Klassische Taufe: Pfarrer Thomas Kiefer in der Pauluskirche Ludwigshafen. Foto: pv

Die Kirchenbezirke der Evangelischen Kirche der Pfalz verzeichnen jährlich pro 100 Gemeindemitglieder im Durchschnitt maximal eine Taufe. Vier Pfarrer erzählen, wie sie versuchen, die Taufe und damit auch die Kirche im Alltag zu verankern.

„Wenn der Pfarrer die Schuhe auszieht, hat das etwas Leichtes, Menschliches.“ Vor einem Jahr stand Uwe Wei­nerth barfuß im Talar am Rheinstrand in Speyer. Der Pfarrer der Protestantischen Auferstehungskirchengemeinde Speyer taufte zwei Erwachsene mit Rheinwasser. An der Blies in Ludwigshafen praktizieren die Pfarrer des Stadtteils Gartenstadt und der Matthäuskirchengemeinde das ähnlich. Einen Jugendlichen tauchten die Pfarrer sogar mit dem ganzen Körper ins hüfttiefe Wasser, so wünschte er es sich. Diese Praxis erinnert an die Tradition im Jordan und anderen Teilen der Welt.
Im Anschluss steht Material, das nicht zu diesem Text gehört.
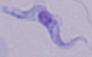
Captured at 1000x magnification. Photomicrograph. A trypanosome is shown.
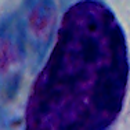

magnification = 1000x
identification = white blood cell
modality = photomicrograph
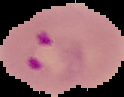

image_type: segmented cell region on a black background
image_size: 124×97 pixels
malaria_status: parasitized
preparation: thin blood smear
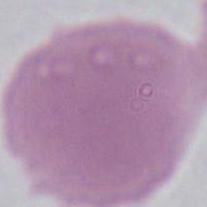
Captured at 1000x magnification. An erythrocyte is seen. Micrograph.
Ob innovativ oder traditionell – der Speyerer Pfarrer Weinerth plädiert für eine „belebende, befreiende Taufe“: Bei der Freilufttaufe wendete er eine einfache Liturgie an, die Taufgemeinde sang ein Lied und stand für den Segen im Kreis. Nebenbei sprangen spielende Kinder ins Wasser. Camping-Gäste am Kiesstrand interessierten sich plötzlich für das Ritual. „Wenn Kirche aus seinen Mauern rausgeht, kommt man schnell ins Gespräch und erinnert Menschen an die eigene Verbindung zur Kirche“, erzählt Weinerth. Die Auferstehungskirche sei eine eher nüchterne Kirche. Familien wanderten für die Taufe häufig in andere Gemeinden ab. So nutzt die Gemeinde den vermeintlichen Nachteil. „Wir liegen am weitesten vom Stadtzentrum entfernt, nah an der Natur. Da bieten sich Gottesdienste im Freien an“, sagt Weinerth. Mehr draußen zu sein, das hat die Gemeinde bis 2025 zu ihrem Ziel gemacht. Der Landeskirchenrat bescheinigte, dass Naturtaufen statthaft sind.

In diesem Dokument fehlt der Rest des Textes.